**DOCUMENT TEXT**
Early adopters flocked to various online platforms to answer each other’s questions, share info and problem solve together. As the market began to mature, new coins were introduced and different forms of smart contracts entered the scene, demand for information continued to grow.

Over time, a growing user base stepped in to supply the educational fodder to satisfy this demand. Online resources expanded outside of the forums that formed the rockbed of the movement, as instructional videos, white papers and other articles, and even informal online accreditation courses were served up as part of many enthusiasts’ pedagogical diet.

It wasn’t until 2013 or so that universities began offering formal courses on blockchain technology, with the University of Nicosia in Cyprus leading the pack. Soon after, top universities in the U.S. and around the world formulated curricula on blockchain development/coding, Bitcoin’s origins, and the emerging fields of cryptocurrency law and finance.

In the realm of education at least, these courses brought a certain institutional legitimacy to the formerly niche movement. But they established a dichotomy between crypto’s anti-establishment roots and a sweeping mode of adoption that persists through mainstream culture; whereas in the beginning, the burden of education was supported by community-centric efforts, now, formal institutions are taking up the reins.

What we have going forward, then, is a clear divide between those early adopters who built a library of online knowledge on the foundations that Nakomoto left from 2008 to 2010 and their traditional, collegiate counterparts.

As the blockchain continues to write its way into university syllabi across the world, the divide begs the question, “What is accreditation for an industry that, until recently, has supported itself without outside authorities?”

The Era of Self-Education

Many of these then-new resources were born from necessity as much as curiosity.

Shortly after Bitcoin’s debut, Nakamoto created bitcoin.org and bitcointalk.org, websites for information on the new digital currency and its intrinsic technology, the blockchain. The two would become invaluable educational resources for Bitcoin’s earliest early adopters, and even today, they are go-to repositories for blockchain information.

Satoshi cemented these sites as the foundation of Bitcoin’s pedagogical canon, creating them as the first educational tools for an entirely new financial system. In the beginning, they were among the few places early adopters could go to sharpen their knowledge on the subject.

Fledgling enthusiasts would flock to bitcoin.org to consult its resources. Per Bitcoin’s decentralized, peer-driven modus operandi, the website is community supported and relies on donations to subsist. It features an extensive FAQ section, “Getting started with Bitcoin” and “How does Bitcoin work?” guides, information for developers and businesses, and even a vocabulary list for must-know terms.

Spatial relationship records
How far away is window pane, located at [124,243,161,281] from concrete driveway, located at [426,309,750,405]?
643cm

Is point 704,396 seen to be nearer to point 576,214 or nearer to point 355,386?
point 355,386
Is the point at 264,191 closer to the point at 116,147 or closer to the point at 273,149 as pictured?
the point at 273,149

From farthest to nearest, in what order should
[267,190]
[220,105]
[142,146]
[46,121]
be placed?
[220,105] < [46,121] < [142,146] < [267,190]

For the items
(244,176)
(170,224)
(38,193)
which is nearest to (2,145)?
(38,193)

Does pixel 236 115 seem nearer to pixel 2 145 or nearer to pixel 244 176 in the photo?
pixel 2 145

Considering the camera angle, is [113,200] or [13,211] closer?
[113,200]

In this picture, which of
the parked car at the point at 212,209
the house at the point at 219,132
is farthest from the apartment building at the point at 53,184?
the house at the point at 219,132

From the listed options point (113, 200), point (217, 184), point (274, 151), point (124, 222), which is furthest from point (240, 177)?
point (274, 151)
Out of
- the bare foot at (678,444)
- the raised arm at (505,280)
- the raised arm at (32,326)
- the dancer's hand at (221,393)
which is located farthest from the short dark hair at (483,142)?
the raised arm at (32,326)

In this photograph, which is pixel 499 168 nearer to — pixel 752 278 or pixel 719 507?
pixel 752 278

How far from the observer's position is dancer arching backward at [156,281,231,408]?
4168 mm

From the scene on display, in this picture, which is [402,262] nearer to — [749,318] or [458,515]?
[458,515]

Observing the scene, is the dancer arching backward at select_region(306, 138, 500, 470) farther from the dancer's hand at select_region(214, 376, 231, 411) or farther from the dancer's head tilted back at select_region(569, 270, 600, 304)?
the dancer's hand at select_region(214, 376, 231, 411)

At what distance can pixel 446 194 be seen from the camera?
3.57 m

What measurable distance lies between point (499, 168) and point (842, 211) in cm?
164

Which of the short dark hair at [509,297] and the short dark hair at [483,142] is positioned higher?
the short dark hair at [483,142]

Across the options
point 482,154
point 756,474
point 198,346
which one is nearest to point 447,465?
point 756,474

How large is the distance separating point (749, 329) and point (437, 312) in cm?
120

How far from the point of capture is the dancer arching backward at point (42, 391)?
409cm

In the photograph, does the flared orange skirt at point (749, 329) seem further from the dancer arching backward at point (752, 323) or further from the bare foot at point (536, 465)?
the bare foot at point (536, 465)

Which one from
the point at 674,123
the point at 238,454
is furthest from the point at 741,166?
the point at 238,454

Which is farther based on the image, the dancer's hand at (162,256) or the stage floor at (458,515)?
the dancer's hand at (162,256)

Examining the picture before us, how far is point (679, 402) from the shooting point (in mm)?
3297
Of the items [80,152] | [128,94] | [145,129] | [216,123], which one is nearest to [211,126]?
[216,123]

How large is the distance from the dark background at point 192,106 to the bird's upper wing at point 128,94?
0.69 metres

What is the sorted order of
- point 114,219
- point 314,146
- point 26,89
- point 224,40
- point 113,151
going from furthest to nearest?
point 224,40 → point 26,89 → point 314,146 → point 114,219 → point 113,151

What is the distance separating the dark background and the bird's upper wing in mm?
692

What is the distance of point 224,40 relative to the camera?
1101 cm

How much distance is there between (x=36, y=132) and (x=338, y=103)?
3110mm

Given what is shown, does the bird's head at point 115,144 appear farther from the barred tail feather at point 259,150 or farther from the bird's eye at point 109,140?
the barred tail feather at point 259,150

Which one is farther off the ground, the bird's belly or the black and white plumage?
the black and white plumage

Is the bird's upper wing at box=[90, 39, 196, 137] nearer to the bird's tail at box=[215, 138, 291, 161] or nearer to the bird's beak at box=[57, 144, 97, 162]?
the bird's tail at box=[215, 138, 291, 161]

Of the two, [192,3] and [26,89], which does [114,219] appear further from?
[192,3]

**PROMPT 1**
Gather every line of the records that contains the word "foot", and copy each such line in full.
**PROMPT 2**
Extend the passage on blockchain education, starting where it stops.

**OUTPUT 1**
- the bare foot at (678,444)
In the photograph, does the flared orange skirt at point (749, 329) seem further from the dancer arching backward at point (752, 323) or further from the bare foot at point (536, 465)?
the bare foot at point (536, 465)

**OUTPUT 2**
For anything in between, community members could turn to bitcointalk.org to engage in open-forum discussions with other adopters. Like a virtual symposium, the website became the hub for blockchain discussion. Over the years, users have enriched each other’s understanding of cryptocurrency with millions of posts on thousands of topics. Discussions range from rudimentary questions regarding block sizes to complex topics on maintaining mining rigs.

Despite the popularity of these sites, as the crypto space grew, so too did its educational environs. Bitcoin.org began chronicling a handful of these in its resources section as members of the community laid the foundations for a second-generation of crypto-knowledge bases. Launched in April of 2010, one such resource, Bitcoin Wiki, became the community’s encyclopedic arm, consolidating much of the disparate information that had circulated to that point.

Meetups also began to spring up in cities around the world. Small gatherings of half a dozen Bitcoiners would gather in bars or common spaces where people could ask questions, share ideas and listen to guest speakers on various blockchain-related topics. Over a short period of time, those numbers grew as more people became curious about cryptocurrencies.

Early talk shows and podcasts like The Bitcoin Show, Let’s Talk Bitcoin! and the Bitcoin Knowledge Podcast were among the space’s earliest literal mouthpieces. The podcasts perked up the community’s collective ear as its first founts of auditory education. Khan Academy, a nonprofit educational website, played a role on this front, as well, releasing instructional videos alongside its own series of FAQs.

Many of these then-new resources were born from necessity as much as curiosity. Outgrowing its original digs, the infant movement needed to be outfitted with something that would help it with its growing pains. The community had learned to walk; next, it needed to teach itself how to run. And it had to learn fast, because by 2011, altcoins had entered the race.

With Altcoins, the Search for More Knowledge

 It would take more than just developers swapping tips. It would take educators, media personnel and the coders who had curated the movement to advance it further.

Two years and some change after Bitcoin was founded, Namecoin, cryptocurrency’s first altcoin, was created. Toward the tail end of 2011, Namecoin would be joined by a few now-defunct alts and Litecoin, Bitcoin’s most well-known fork.

All of these early altcoins were source-code forks, offshoots of the Bitcoin network that tinkered with its code in their own ways to deliver variations of its consensus mechanism, inflation rate, circulating supply and other parameters. With them, the ecosystem not only expanded in volume of coins, it also expanded technically, introducing the forks and all the new hashing algorithms and technical developments that came with it. The ecosystem was evolving, and it was no longer just about Bitcoin. Cryptocurrency was becoming an industry, with blockchain technology as its backbone.

A growing ecosystem meant growing interest. What previously was confined to the dark web’s illicit marketplaces began attracting developers, entrepreneurs and enthusiasts who were serious about blockchain technology’s widespread application. These visionaries began lifting the movement out of the obscurity of the internet’s shadows and into the light of the mainstream.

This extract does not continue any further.